[QUOTED PASSAGE]
┄┄┄┄┄┄┄┄┄┄

The Balkan states gave the impression of independence with their launching of wars and conclusion of peace on their own. Indeed, "the situation is the first occasion that the small states had won a position so independent of the powers that they feel they are in a position to act completely without them and indeed to carry [the powers] along with them. (96) But, though they would have preferred to settle matters without the powers, the Balkan states could not realistically expect to dictate terms to the Turks on their own. (97) When the Balkan states collided with the brutal reality of the great power system and the powers coordinated their policies, the small states had to accede.
 
The powers did not cooperate, however, without serious danger of conflict. Russia and Austria-Hungary played the "game of Machtpolitik with military preparations, partial mobilization, troop buildups," (98) talk of war and development of more forward military strategies. (99) Nevertheless, as Poincare said in urging negotiations on 31 October 1912, "the powers were preoccupied above all else with the preservation of peace in Europe." (100) At the London conference of ambassadors in November 1912, they asserted their right to settle outstanding issues. Russia abandoned Serbian aspirations for an Adriatic port and the Albanian buffer state, while Austria-Hungary accepted the expanded Serbia. Thereby the powers revitalized the Concert of Europe, i.e., a consensus which they imposed on the Balkan states. (101)

┄┄┄┄┄┄┄┄┄┄

Stored data
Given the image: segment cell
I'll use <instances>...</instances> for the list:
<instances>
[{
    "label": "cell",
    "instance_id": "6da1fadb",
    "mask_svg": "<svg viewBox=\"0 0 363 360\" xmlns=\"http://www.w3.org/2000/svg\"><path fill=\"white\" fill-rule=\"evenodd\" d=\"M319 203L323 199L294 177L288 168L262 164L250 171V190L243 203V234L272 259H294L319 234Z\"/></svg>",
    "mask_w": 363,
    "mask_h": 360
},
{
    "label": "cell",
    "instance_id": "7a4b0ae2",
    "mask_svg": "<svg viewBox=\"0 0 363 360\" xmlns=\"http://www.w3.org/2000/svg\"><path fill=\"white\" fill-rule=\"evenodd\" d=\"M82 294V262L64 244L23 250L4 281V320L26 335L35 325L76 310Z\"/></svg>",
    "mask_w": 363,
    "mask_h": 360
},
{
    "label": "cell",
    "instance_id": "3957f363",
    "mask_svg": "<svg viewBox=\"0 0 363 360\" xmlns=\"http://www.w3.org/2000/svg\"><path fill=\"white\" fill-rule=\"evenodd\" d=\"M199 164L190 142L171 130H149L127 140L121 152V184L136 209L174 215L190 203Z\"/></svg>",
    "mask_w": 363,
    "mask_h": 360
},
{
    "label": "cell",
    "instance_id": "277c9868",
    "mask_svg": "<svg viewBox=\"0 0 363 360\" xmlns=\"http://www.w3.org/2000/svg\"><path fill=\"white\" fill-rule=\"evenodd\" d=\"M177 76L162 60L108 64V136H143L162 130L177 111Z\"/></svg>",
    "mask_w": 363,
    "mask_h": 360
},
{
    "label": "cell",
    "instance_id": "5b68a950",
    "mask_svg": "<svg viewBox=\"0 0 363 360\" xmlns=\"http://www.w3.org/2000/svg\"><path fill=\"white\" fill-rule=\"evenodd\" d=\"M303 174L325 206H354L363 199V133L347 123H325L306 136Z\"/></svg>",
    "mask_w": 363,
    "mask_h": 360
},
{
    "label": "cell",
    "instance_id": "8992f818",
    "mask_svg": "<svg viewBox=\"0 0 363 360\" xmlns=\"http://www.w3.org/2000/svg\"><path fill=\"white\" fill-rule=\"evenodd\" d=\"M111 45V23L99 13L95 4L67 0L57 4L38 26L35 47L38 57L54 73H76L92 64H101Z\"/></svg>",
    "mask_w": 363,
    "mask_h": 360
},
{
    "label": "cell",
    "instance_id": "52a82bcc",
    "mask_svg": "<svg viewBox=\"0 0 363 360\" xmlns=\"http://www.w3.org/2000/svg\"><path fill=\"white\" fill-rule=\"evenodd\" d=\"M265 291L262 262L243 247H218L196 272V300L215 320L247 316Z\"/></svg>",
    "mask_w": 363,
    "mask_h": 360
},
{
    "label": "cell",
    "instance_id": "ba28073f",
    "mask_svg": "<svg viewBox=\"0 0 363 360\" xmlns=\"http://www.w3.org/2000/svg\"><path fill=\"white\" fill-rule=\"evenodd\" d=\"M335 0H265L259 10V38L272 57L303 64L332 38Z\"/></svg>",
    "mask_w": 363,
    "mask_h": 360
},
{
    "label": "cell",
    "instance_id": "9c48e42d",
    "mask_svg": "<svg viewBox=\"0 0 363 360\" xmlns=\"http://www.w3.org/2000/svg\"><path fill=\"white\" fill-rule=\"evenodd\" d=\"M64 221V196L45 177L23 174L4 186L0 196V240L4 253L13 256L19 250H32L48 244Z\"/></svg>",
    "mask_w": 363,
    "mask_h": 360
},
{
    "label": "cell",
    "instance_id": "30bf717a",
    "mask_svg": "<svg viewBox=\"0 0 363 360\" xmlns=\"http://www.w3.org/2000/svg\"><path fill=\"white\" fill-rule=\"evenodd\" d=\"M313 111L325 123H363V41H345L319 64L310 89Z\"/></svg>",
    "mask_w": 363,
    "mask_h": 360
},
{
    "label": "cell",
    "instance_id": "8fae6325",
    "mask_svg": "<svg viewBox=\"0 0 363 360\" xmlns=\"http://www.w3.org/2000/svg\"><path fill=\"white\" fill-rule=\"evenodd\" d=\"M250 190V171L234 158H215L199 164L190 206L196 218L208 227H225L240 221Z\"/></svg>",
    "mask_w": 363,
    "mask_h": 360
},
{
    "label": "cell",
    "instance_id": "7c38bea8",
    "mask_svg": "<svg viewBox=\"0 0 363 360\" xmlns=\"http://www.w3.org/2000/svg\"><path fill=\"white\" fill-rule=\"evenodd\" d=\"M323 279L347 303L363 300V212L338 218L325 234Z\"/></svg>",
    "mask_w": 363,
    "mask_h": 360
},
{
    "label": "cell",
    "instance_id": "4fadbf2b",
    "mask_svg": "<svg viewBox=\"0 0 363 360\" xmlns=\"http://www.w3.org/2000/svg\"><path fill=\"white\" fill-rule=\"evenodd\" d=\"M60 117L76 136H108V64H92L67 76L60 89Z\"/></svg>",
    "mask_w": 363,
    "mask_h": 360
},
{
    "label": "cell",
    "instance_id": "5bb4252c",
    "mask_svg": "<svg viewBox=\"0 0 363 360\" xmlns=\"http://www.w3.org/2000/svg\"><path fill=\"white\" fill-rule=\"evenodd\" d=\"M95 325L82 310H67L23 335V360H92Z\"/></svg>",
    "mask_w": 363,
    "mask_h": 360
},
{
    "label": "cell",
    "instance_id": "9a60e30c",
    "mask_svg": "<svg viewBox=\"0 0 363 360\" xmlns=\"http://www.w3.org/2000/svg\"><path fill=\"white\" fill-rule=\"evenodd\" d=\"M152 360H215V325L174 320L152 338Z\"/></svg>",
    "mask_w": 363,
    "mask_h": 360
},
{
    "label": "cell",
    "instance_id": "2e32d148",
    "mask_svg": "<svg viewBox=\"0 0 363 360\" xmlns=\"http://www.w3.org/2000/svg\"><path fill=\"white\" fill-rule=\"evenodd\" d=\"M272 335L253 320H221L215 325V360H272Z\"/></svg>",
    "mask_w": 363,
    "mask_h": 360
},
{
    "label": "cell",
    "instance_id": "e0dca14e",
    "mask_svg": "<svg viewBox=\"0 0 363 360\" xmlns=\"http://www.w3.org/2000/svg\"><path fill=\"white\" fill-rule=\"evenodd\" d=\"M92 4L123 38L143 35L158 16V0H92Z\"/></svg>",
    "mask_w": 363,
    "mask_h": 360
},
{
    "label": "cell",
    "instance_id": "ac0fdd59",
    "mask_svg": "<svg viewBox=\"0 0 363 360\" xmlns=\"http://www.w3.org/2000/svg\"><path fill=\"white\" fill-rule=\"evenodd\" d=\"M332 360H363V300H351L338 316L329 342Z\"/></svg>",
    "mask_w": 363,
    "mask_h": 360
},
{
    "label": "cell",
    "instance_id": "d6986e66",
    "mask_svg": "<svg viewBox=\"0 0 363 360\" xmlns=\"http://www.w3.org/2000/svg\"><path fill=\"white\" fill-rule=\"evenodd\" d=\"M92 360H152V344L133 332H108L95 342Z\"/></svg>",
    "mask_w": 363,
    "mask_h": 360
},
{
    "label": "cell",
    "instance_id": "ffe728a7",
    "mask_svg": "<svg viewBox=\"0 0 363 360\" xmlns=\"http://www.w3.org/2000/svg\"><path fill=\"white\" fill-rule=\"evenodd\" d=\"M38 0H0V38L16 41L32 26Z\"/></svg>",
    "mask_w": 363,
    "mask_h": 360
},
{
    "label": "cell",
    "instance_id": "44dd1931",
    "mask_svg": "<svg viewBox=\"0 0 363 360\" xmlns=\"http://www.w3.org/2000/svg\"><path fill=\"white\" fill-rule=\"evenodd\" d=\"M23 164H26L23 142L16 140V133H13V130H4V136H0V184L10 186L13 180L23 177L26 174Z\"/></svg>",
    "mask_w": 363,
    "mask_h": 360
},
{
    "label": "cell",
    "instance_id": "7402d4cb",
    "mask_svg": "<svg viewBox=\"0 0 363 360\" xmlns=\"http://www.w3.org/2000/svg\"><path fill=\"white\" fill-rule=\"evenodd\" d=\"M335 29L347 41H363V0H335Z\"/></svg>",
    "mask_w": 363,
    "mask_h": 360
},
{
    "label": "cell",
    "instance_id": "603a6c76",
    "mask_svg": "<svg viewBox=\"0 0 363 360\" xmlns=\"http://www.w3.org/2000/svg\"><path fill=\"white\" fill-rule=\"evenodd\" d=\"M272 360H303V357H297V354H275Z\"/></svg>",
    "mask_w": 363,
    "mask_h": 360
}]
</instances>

┄┄┄┄┄┄┄┄┄┄

[TASK A]
Using the passage on the Balkan states and the powers, decide whether each statement agrees with it. Answer yes or no for each, and quote the words that decide it.
(i) The London conference of ambassadors took place in November 1912.
(ii) Russia backed Serbia's hope for a port on the Adriatic.
(iii) Austria-Hungary accepted the expanded Serbia.
[TASK B] According to the passage on the Balkan states and the powers, on what date did Poincare urge negotiations?
[TASK C] List every measure that the passage on the Balkan states and the powers says Russia and Austria-Hungary used in playing the game of Machtpolitik.

[COMPLETE OUTPUT A]
(i) Yes: "At the London conference of ambassadors in November 1912"
(ii) No: "Russia abandoned Serbian aspirations for an Adriatic port"
(iii) Yes: "while Austria-Hungary accepted the expanded Serbia"

[COMPLETE OUTPUT B] 31 October 1912

[COMPLETE OUTPUT C]
Military preparations
Partial mobilization
Troop buildups
Talk of war
Development of more forward military strategies